Ninety-five percent of melanomas, as well as many breast and neuroblastoma tumours, overexpress a tumour antigen called preferentially expressed antigen in melanoma (PRAME), but little is known about its potential oncogenic function. In their Cell paper, René Bernards and colleagues show that PRAME is an important modulator of retinoic acid signalling that promotes cell proliferation and survival.

To investigate the function of PRAME, the authors analysed its protein sequence to identify conserved motifs. They found that in addition to a nuclear localization signal, PRAME contained seven putative binding domains for nuclear receptors such as the retinoic acid receptor (RAR). Luciferase reporter assays showed that PRAME was indeed able to repress transcription of genes that contain retinoic acid-responsive elements, but not genes that are activated by other nuclear receptors such as the oestrogen receptor or peroxisome proliferator-activated receptor.

Retinoic acid is a signalling molecule that regulates gene expression through its interaction with the retinoic acid receptors RARα, RARβ or RARγ. These RARs can heterodimerize with the retinoid X receptor (RXR) and bind to retinoic acid-responsive elements to activate gene transcription. In the absence of retinoic acid, RARs remain bound to DNA and repress gene expression. Bernards and colleagues demonstrated that PRAME represses RAR-mediated gene transcription in a ligand (retinoic acid)-dependent manner. They showed that PRAME interacts with RAR directly, and expression of PRAME in F9 mouse embryonic carcinoma cells prevented retinoic acid-induced differentiation, cell-cycle arrest and apoptosis. Conversely, PRAME knockdown in melanoma restored retinoic acid signalling, as well as significantly inhibiting melanoma growth in the presence of retinoic acid in a melanoma xenograft model.

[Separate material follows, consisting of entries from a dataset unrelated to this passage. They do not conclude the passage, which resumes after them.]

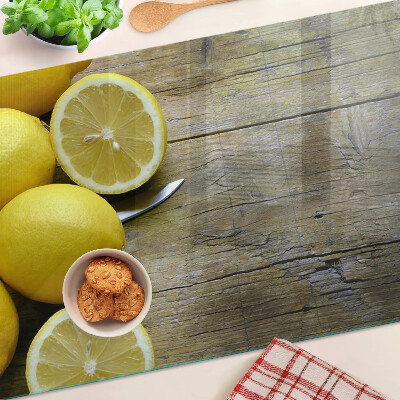 Tagliere in vetro con stampa di limoni su sfondo di legno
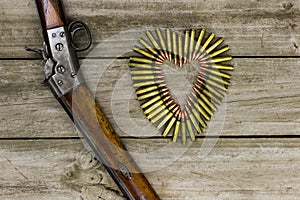 Bullets in the shape of heart next to rifle on rustic wooden background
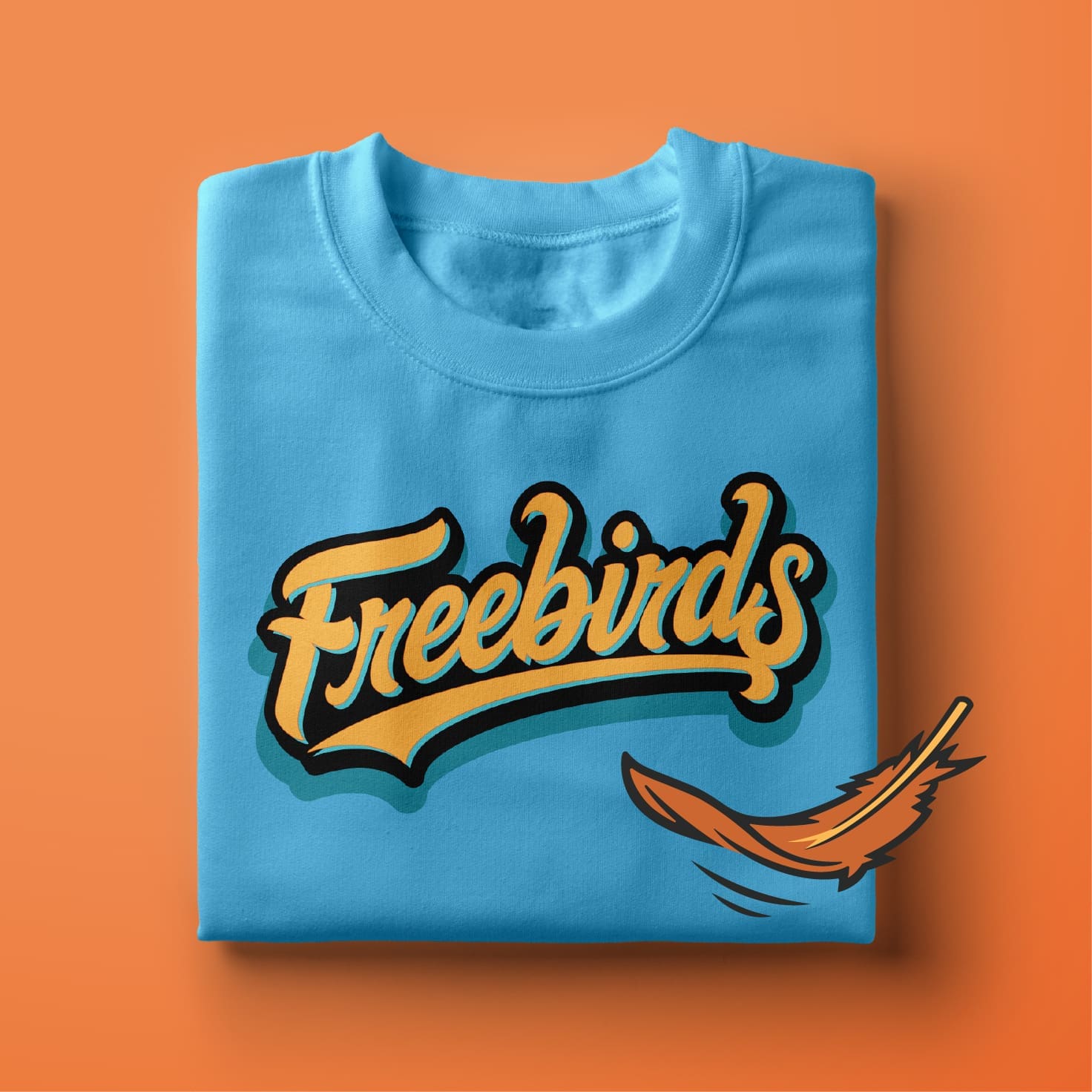 A folded blue t-shirt with the word “Freebirds” in bold, retro-style yellow and black script, accompanied by an orange feather graphic on the lower right. The background is solid orange.
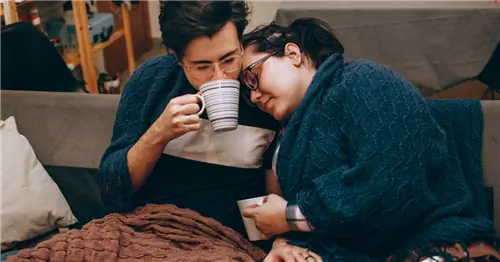 Супружеская пара с гриппом отсиживается дома, закутавшись в одеяла и пьет чай.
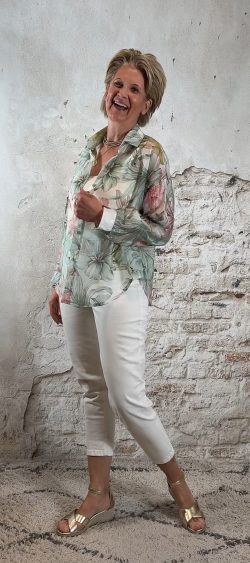Zijaanzicht van transparante lindegroene blouse met bloemenprint, gecombineerd met ecru jeans en gouden sandalen.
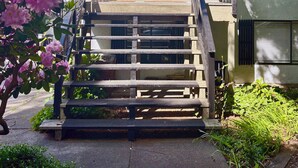 Een twee verdiepingen tellend huis met een voortuin, een brievenbus en het nummer 2121 op de deur.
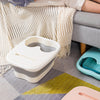 A light pink foldable foot soak bucket resting on a gray rug next to a sofa.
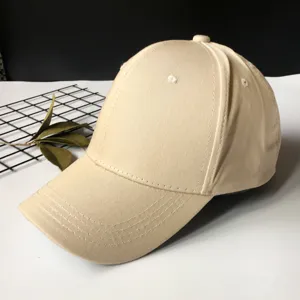 Close-up detail of a minimalist beige baseball cap showcasing the curved brim and texture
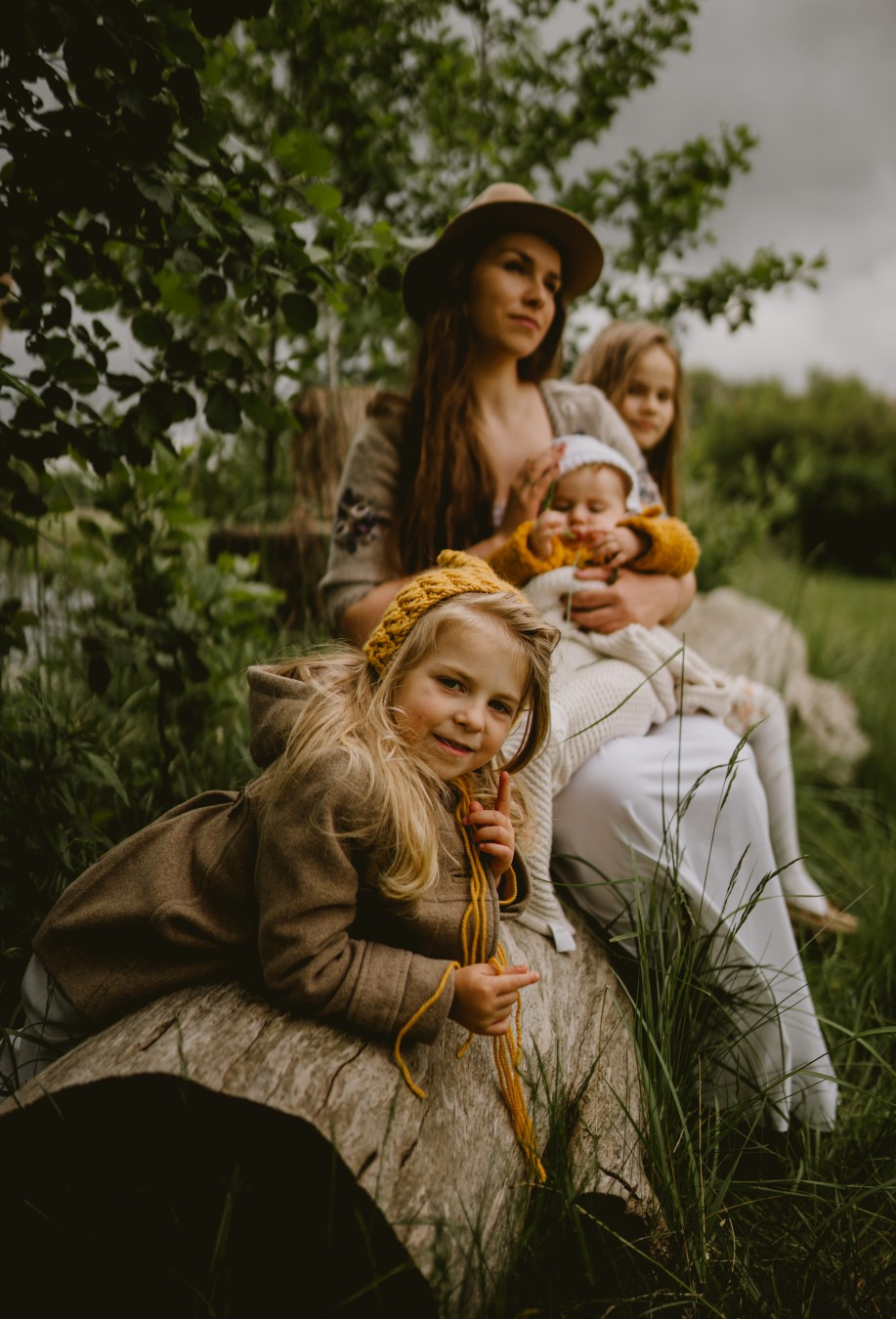 Matka z trzema córkami siedząca na powalonym drzewie w plenerze, najmłodsza córka w żółtym swetrze na kolanach matki, najstarsza córka w brązowej kurtce leży na drzewie i patrzy w obiektyw, a w tle...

So, how does PRAME repress RAR-mediated gene transcription? Transcriptional repression often involves the recruitment of histone deacetylases (HDACs), but treatment of PRAME-expressing cells with the HDAC inhibitor trichostatin A did not affect transcriptional repression by PRAME. However, preliminary evidence has indicated that in some human tumours the expression of PRAME correlates with the expression of EZH2, a member of the polycomb group of proteins that are involved in gene silencing. Tagged versions of EZH2 and PRAME were used to confirm that these two proteins interact and repress retinoic acid-dependent RAR-mediated gene transcription. Furthermore, short hairpin RNAs that knock down the expression of either EZH2 or PRAME restored retinoic acid-mediated arrest and apoptosis in melanoma cell lines.

The authors conclude that PRAME is involved in tumour progression rather than tumour initiation by suppressing retinoic acid signalling. However, whether PRAME is a potential therapeutic target for treating melanoma and other cancers requires further investigation.